# Spatial relation items
--------
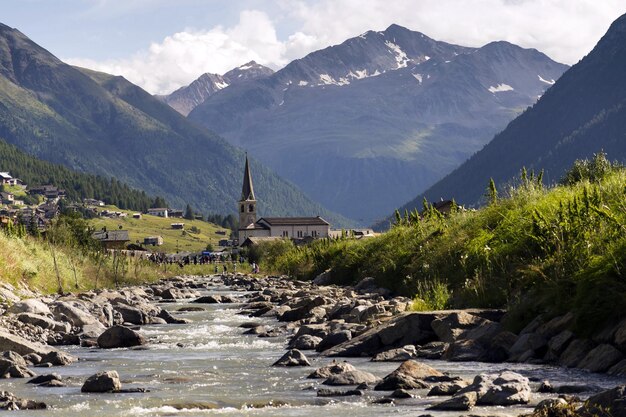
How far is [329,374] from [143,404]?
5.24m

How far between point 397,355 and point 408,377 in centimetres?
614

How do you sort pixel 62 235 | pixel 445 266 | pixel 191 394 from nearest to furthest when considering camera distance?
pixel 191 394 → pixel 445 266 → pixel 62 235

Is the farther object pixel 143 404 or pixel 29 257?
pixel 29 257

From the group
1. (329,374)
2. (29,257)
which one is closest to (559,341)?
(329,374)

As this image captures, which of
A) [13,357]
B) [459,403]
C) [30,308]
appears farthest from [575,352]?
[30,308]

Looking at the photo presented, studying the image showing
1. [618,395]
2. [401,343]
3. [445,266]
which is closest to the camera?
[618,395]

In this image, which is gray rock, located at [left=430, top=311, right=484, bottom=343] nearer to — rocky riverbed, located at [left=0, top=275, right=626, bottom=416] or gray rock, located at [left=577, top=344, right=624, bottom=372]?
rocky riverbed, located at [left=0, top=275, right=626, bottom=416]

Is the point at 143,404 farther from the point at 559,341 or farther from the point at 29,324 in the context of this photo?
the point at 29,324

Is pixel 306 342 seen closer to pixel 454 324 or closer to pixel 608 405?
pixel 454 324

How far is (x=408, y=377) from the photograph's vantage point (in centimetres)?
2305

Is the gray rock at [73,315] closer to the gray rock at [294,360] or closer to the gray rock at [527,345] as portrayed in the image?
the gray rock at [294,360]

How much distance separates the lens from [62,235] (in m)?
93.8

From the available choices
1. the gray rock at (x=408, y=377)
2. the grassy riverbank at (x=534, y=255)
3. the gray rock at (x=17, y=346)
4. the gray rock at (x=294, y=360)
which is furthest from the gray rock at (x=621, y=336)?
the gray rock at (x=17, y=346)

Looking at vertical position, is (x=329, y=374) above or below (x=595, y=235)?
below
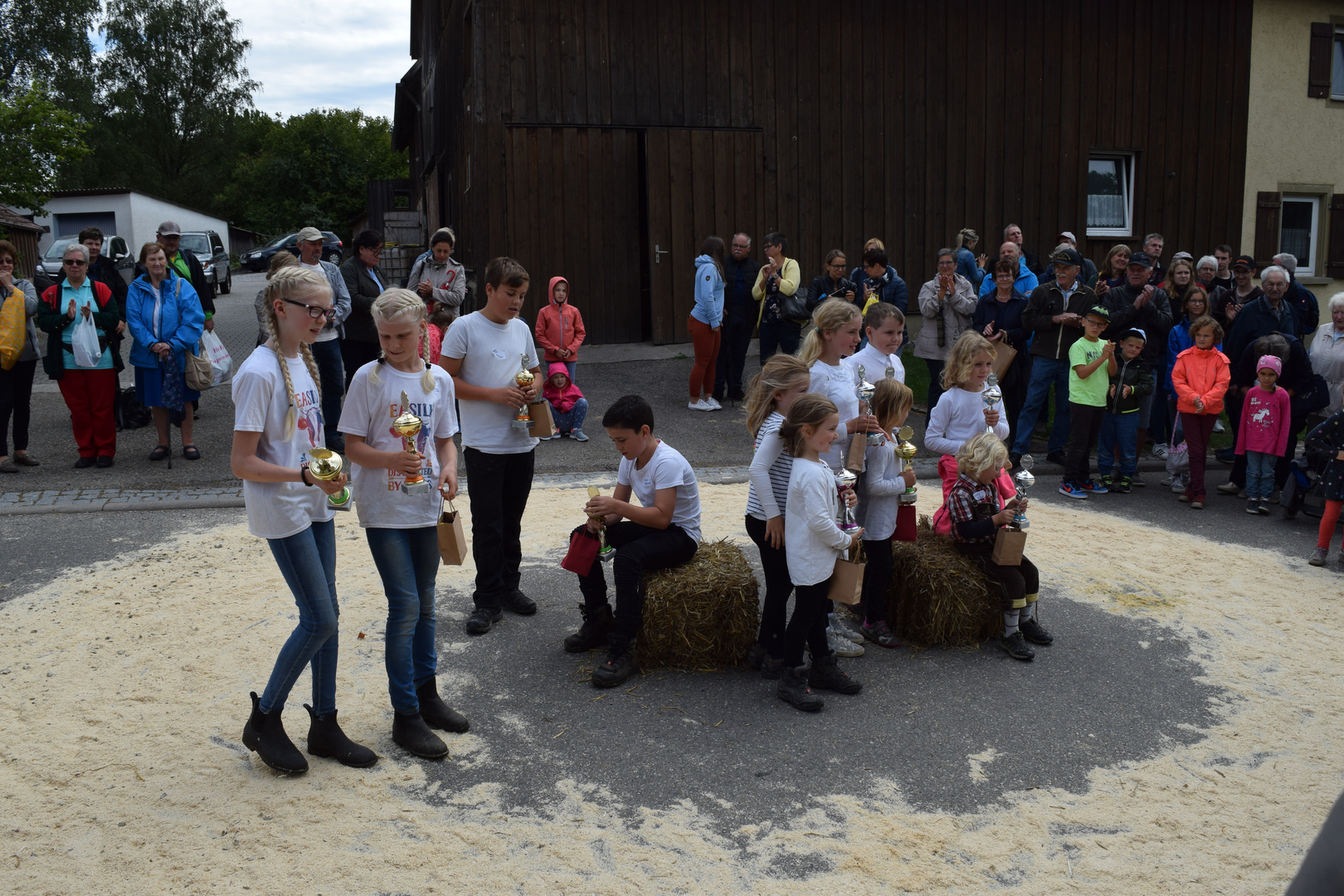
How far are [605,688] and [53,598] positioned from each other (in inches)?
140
--------
# Problem statement
Render the items in the stretch from the line containing "Is pixel 306" through the end of the items as a two-column CSV with the columns "prompt" and "response," one row per item. Put each item's text and its answer in a single quoted field, replace line breaks with spaces, and omit the pictures.

# Exercise output
prompt,response
"Is pixel 306 342 seen closer to pixel 454 324 or closer to pixel 608 405?","pixel 454 324"
"How far is (x=408, y=377) from the photograph's vantage point (in centimetres)?","2305"
"Is the gray rock at [73,315] closer to the gray rock at [294,360] or closer to the gray rock at [527,345] as portrayed in the image?","the gray rock at [294,360]"
"How much distance separates the lens from [62,235] (in m)?","93.8"
"From the available choices 1. the gray rock at (x=408, y=377) 2. the grassy riverbank at (x=534, y=255) 3. the gray rock at (x=17, y=346) 4. the gray rock at (x=294, y=360) which is furthest from the gray rock at (x=621, y=336)?","the gray rock at (x=17, y=346)"
"Looking at vertical position, is (x=329, y=374) above or below (x=595, y=235)?","below"
"How far are [605,688] and [53,598] positioned from each other (in inches)?","140"